Climate anxiety, fatalism and the capacity to act

Taylor, Dan (2023). Climate anxiety, fatalism and the capacity to act. In: Davis, Oliver and Watkin, Christopher eds. New Interdisciplinary Perspectives On and Beyond Autonomy. Warwick Series in the Humanities. New York; Abingdon: Routledge, pp. 150–164.

DOI: https://doi.org/10.4324/9781003331780-13

Abstract

This chapter begins with the problem of ‘climate anxiety’, a psychological and cultural response to collapsing ecological systems marked by depression, trauma and helplessness. While a reasonable response to an existential threat, climate anxiety impedes our capacity to act where it leads to apathy, indecision or fatalism. The chapter considers Jem Bendell’s argument that accepting and ‘grieving’ for inevitable civilisational collapse is a precondition to clear-sighted adaptation.
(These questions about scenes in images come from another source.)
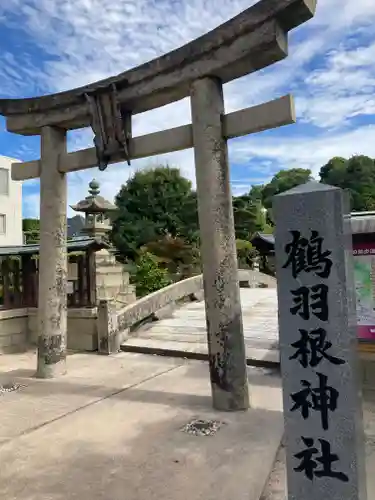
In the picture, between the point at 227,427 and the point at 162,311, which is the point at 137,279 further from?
the point at 227,427

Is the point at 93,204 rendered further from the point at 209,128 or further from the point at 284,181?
the point at 284,181

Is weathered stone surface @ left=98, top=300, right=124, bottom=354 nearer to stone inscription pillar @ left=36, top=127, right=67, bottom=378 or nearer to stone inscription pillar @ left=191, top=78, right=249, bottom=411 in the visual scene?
stone inscription pillar @ left=36, top=127, right=67, bottom=378

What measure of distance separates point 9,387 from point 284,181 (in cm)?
3868

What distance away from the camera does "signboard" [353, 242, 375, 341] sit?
5.17 m

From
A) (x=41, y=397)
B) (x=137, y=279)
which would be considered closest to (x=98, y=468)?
(x=41, y=397)

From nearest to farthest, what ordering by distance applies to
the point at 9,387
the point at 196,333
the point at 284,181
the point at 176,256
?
the point at 9,387 < the point at 196,333 < the point at 176,256 < the point at 284,181

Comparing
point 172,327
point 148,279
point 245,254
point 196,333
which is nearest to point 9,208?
point 245,254

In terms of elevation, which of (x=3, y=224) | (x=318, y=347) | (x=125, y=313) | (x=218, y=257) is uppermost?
(x=3, y=224)

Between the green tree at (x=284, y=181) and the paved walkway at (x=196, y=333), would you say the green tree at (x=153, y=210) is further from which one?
the green tree at (x=284, y=181)

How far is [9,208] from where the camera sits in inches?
1196

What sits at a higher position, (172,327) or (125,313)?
(125,313)

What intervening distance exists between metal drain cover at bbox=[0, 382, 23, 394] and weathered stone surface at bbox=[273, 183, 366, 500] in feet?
15.7

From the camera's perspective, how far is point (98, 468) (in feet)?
11.9

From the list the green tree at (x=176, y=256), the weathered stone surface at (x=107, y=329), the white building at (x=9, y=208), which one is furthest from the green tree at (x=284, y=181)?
the weathered stone surface at (x=107, y=329)
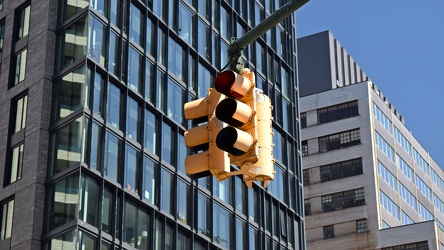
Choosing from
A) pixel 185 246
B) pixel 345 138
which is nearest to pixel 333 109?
pixel 345 138

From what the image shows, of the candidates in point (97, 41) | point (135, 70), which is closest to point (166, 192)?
point (135, 70)

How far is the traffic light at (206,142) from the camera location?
13461 mm

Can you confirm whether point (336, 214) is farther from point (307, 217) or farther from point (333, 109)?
point (333, 109)

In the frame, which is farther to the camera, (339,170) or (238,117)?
(339,170)

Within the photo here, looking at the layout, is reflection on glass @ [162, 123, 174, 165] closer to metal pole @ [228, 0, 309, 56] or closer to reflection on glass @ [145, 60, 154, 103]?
reflection on glass @ [145, 60, 154, 103]

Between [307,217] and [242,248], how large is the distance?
45.9 metres

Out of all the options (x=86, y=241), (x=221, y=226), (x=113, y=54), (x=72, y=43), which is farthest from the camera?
(x=221, y=226)

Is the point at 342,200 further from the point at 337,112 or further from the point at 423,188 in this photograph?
the point at 423,188

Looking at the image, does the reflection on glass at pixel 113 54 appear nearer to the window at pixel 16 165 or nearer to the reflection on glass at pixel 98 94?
the reflection on glass at pixel 98 94

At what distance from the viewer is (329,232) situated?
102000 millimetres

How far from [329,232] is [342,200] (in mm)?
3546

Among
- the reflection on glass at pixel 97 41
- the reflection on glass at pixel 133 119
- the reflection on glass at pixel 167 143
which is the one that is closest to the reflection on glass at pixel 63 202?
the reflection on glass at pixel 133 119

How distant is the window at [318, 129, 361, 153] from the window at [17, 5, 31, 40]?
56.4m

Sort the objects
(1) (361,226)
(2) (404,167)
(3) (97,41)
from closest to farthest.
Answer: (3) (97,41), (1) (361,226), (2) (404,167)
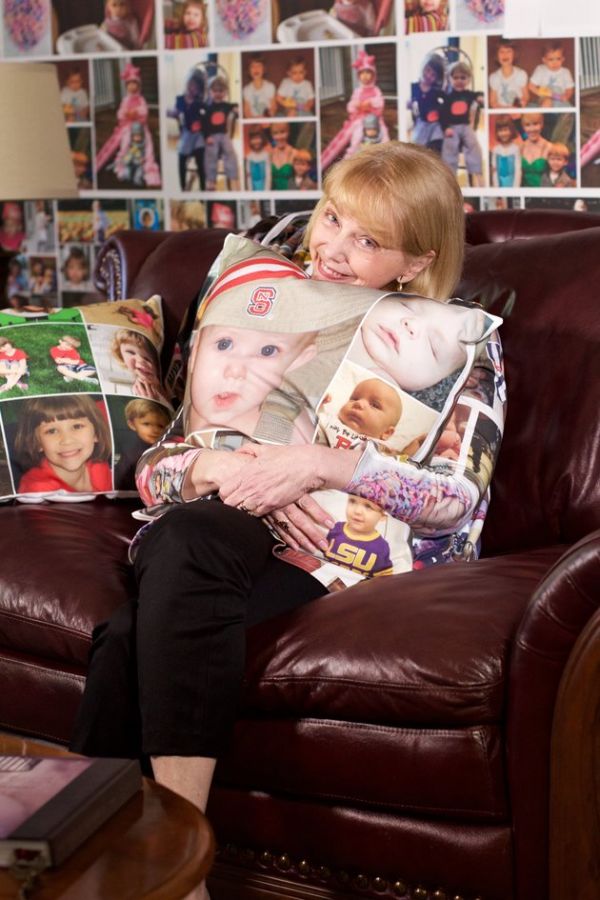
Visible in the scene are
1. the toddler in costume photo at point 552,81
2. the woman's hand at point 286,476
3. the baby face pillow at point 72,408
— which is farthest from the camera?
the toddler in costume photo at point 552,81

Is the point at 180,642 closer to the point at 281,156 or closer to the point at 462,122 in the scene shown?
the point at 462,122

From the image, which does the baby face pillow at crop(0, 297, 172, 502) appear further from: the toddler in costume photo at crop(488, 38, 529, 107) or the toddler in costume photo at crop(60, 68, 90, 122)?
the toddler in costume photo at crop(60, 68, 90, 122)

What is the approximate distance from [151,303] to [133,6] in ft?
4.06

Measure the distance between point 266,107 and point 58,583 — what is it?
68.8 inches

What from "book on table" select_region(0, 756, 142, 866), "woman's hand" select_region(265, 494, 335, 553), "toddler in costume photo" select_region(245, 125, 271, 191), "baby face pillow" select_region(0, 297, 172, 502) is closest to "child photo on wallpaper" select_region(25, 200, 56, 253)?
"toddler in costume photo" select_region(245, 125, 271, 191)

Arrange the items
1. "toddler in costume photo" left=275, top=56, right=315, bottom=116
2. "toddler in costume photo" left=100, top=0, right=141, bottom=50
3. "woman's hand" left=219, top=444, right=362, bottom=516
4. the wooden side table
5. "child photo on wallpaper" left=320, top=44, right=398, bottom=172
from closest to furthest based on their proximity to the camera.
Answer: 1. the wooden side table
2. "woman's hand" left=219, top=444, right=362, bottom=516
3. "child photo on wallpaper" left=320, top=44, right=398, bottom=172
4. "toddler in costume photo" left=275, top=56, right=315, bottom=116
5. "toddler in costume photo" left=100, top=0, right=141, bottom=50

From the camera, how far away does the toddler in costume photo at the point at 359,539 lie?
1784mm

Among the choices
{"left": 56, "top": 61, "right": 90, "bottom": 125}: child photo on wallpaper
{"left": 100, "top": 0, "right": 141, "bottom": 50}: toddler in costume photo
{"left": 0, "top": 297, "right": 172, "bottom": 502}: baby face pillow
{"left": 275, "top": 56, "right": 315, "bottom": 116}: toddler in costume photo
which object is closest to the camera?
{"left": 0, "top": 297, "right": 172, "bottom": 502}: baby face pillow

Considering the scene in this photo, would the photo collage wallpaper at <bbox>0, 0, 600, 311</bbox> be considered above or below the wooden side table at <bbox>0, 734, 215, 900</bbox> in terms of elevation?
above

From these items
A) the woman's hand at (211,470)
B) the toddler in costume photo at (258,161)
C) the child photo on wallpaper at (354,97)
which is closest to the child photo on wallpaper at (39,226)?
the toddler in costume photo at (258,161)

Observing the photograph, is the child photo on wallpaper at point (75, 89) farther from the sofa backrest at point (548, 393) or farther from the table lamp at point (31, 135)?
the sofa backrest at point (548, 393)

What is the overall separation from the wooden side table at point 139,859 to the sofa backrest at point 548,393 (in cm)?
99

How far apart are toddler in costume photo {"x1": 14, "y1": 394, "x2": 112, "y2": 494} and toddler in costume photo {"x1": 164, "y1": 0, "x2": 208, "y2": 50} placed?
55.8 inches

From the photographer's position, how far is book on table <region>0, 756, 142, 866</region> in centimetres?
101
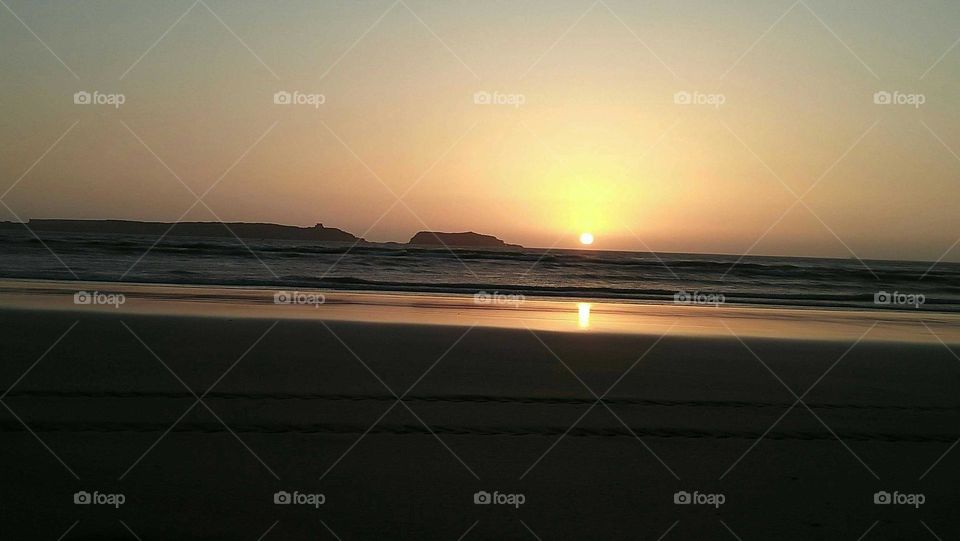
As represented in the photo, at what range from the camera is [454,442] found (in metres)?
5.18

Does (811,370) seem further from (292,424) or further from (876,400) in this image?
(292,424)

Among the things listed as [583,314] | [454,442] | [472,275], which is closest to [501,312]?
[583,314]

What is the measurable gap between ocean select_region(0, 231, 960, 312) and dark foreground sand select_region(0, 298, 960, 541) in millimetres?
12048

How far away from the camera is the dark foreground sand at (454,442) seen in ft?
12.8

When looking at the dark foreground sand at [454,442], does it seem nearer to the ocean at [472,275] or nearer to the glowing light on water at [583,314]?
the glowing light on water at [583,314]

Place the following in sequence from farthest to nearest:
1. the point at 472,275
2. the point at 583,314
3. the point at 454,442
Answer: the point at 472,275
the point at 583,314
the point at 454,442

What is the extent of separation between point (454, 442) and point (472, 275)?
81.1 feet

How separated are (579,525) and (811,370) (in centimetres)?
567

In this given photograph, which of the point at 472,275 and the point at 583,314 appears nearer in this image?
the point at 583,314

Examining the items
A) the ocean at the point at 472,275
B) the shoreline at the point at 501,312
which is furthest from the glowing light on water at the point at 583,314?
the ocean at the point at 472,275

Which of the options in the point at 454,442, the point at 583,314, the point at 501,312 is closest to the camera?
the point at 454,442

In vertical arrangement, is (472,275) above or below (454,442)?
above

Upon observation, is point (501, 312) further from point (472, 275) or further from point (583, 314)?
point (472, 275)

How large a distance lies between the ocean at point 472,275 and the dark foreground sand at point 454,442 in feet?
39.5
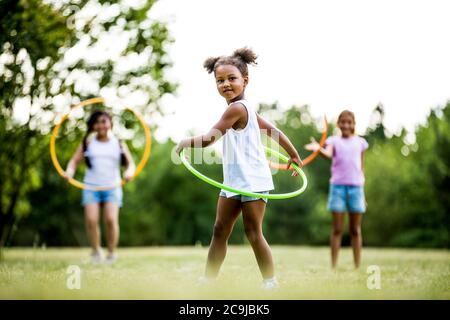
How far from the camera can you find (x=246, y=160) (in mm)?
4184

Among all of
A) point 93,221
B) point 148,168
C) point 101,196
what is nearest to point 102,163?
point 101,196

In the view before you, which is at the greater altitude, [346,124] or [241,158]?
[346,124]

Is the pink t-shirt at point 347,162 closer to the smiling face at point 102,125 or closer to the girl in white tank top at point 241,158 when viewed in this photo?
the girl in white tank top at point 241,158

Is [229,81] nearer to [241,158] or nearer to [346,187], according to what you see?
[241,158]

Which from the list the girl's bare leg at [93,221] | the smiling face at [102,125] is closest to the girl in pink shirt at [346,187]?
the smiling face at [102,125]

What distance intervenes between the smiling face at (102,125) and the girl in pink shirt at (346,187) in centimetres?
277

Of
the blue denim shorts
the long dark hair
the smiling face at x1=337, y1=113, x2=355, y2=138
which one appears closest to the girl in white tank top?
the smiling face at x1=337, y1=113, x2=355, y2=138

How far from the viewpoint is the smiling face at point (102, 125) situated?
7402mm

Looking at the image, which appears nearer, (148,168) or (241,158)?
(241,158)

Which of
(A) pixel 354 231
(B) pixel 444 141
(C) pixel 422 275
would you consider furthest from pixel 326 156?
(B) pixel 444 141

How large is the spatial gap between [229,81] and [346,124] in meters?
2.87

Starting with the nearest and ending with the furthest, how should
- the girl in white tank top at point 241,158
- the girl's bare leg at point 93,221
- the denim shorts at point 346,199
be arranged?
the girl in white tank top at point 241,158 < the denim shorts at point 346,199 < the girl's bare leg at point 93,221

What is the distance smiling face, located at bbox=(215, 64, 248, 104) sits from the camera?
13.9 feet

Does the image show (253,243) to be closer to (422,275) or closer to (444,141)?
(422,275)
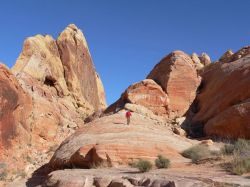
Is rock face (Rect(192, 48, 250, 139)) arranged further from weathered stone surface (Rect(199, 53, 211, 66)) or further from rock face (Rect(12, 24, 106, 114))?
rock face (Rect(12, 24, 106, 114))

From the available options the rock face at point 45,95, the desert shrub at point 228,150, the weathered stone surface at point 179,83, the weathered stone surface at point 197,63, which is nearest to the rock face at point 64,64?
the rock face at point 45,95

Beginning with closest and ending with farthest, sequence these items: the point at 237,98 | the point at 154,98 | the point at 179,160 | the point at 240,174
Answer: the point at 240,174 < the point at 179,160 < the point at 237,98 < the point at 154,98

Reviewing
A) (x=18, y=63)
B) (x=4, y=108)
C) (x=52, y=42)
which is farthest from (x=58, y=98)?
(x=4, y=108)

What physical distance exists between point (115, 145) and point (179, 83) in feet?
44.1

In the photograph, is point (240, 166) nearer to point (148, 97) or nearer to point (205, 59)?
point (148, 97)

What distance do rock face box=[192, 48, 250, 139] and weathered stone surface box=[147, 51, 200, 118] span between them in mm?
905

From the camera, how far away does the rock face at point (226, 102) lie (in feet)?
76.8

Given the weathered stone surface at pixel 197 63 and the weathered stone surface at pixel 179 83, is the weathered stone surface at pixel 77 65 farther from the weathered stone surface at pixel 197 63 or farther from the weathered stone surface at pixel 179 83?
the weathered stone surface at pixel 179 83

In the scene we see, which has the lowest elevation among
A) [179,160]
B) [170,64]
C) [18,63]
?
[179,160]

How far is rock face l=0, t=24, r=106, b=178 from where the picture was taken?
29.7 metres

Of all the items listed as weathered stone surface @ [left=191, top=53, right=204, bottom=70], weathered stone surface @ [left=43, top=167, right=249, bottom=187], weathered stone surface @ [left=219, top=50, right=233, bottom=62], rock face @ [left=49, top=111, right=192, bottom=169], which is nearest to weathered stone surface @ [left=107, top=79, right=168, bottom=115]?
rock face @ [left=49, top=111, right=192, bottom=169]

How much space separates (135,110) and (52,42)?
67.2 ft

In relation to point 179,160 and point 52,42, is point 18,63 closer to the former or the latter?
point 52,42

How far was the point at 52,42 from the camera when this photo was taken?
4519 centimetres
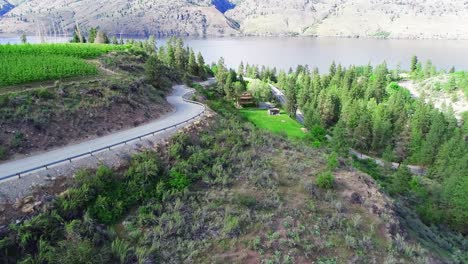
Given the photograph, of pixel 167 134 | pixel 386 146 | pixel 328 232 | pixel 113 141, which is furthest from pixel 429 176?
pixel 113 141

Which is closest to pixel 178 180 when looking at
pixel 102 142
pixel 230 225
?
pixel 230 225

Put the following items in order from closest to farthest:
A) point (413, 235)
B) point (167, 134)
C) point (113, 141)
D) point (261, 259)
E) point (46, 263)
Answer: point (46, 263)
point (261, 259)
point (413, 235)
point (113, 141)
point (167, 134)

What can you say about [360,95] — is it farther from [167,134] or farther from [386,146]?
[167,134]

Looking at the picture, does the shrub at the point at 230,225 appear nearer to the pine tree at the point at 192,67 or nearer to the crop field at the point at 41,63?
the crop field at the point at 41,63

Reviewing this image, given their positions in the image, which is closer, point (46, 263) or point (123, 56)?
point (46, 263)

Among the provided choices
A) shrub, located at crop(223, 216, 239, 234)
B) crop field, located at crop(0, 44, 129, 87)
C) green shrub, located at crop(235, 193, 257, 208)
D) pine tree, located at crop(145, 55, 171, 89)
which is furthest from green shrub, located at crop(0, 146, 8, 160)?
pine tree, located at crop(145, 55, 171, 89)

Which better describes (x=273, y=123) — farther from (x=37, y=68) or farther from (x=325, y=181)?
(x=37, y=68)
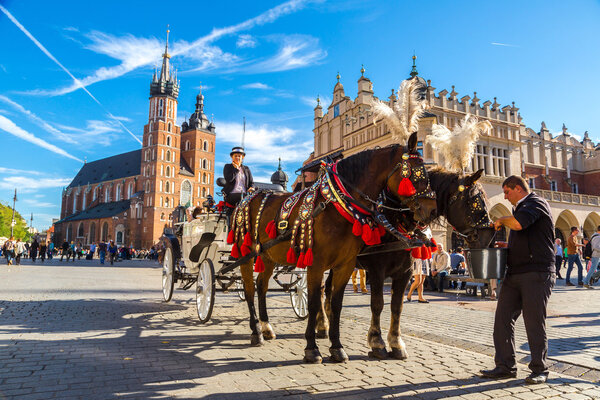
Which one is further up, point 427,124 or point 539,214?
point 427,124

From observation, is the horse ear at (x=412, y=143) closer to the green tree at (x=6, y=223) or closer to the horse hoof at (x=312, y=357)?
the horse hoof at (x=312, y=357)

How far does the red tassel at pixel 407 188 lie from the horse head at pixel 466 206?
17.6 inches

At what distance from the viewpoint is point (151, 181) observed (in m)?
78.6

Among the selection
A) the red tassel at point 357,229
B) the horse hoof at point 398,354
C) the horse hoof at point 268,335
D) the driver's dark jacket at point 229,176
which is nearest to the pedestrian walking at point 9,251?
the driver's dark jacket at point 229,176

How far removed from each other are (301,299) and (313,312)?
297 centimetres

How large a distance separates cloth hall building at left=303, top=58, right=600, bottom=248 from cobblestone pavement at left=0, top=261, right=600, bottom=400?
2240cm

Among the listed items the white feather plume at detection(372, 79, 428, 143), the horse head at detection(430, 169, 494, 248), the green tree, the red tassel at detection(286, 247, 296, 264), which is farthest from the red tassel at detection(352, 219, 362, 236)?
the green tree

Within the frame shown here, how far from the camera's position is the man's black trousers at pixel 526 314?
3621 millimetres

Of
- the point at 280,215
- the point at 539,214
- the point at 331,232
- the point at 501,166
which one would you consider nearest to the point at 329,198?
the point at 331,232

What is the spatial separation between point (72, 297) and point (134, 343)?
5.47 meters

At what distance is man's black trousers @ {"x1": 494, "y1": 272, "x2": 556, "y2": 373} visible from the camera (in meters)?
3.62

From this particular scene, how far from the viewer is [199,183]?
290ft

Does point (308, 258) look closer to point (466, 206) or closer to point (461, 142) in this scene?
point (466, 206)

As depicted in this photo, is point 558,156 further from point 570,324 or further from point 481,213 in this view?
point 481,213
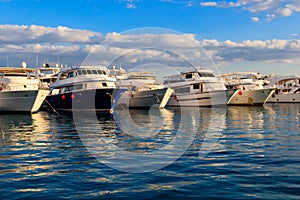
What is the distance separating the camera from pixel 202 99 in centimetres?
5738

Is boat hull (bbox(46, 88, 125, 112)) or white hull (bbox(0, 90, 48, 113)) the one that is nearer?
white hull (bbox(0, 90, 48, 113))

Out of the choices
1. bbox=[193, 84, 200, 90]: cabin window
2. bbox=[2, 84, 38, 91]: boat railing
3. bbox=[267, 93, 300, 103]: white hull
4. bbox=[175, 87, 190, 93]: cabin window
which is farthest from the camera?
bbox=[267, 93, 300, 103]: white hull

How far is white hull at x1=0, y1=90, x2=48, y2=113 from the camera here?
37.9m

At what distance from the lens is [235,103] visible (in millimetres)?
62781

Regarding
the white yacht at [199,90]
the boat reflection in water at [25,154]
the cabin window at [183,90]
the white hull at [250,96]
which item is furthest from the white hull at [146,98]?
the boat reflection in water at [25,154]

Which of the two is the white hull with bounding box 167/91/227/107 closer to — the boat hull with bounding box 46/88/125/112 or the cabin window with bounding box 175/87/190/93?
the cabin window with bounding box 175/87/190/93

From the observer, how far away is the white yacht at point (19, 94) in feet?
125

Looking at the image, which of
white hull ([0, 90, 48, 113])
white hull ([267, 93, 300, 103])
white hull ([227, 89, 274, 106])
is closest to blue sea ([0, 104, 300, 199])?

This response is insufficient for the problem of motivation necessary for the capacity to act. It considers Martha Nussbaum’s claim that fear hinders reciprocity, amplifies infantile narcissism and endangers democracy. While salient, developing a countervailing ‘capacity for concern’ requires not merely a therapeutic relationship or the uncritical restitution of faltering liberal public institutions. Via Spinoza, an effective capacity to act against fear is conceived as interrelational and affective, founded on cooperation, friendship and the cultivation of causal knowledge. A common autonomy, one not merely of individual choice or identitarian self-expression.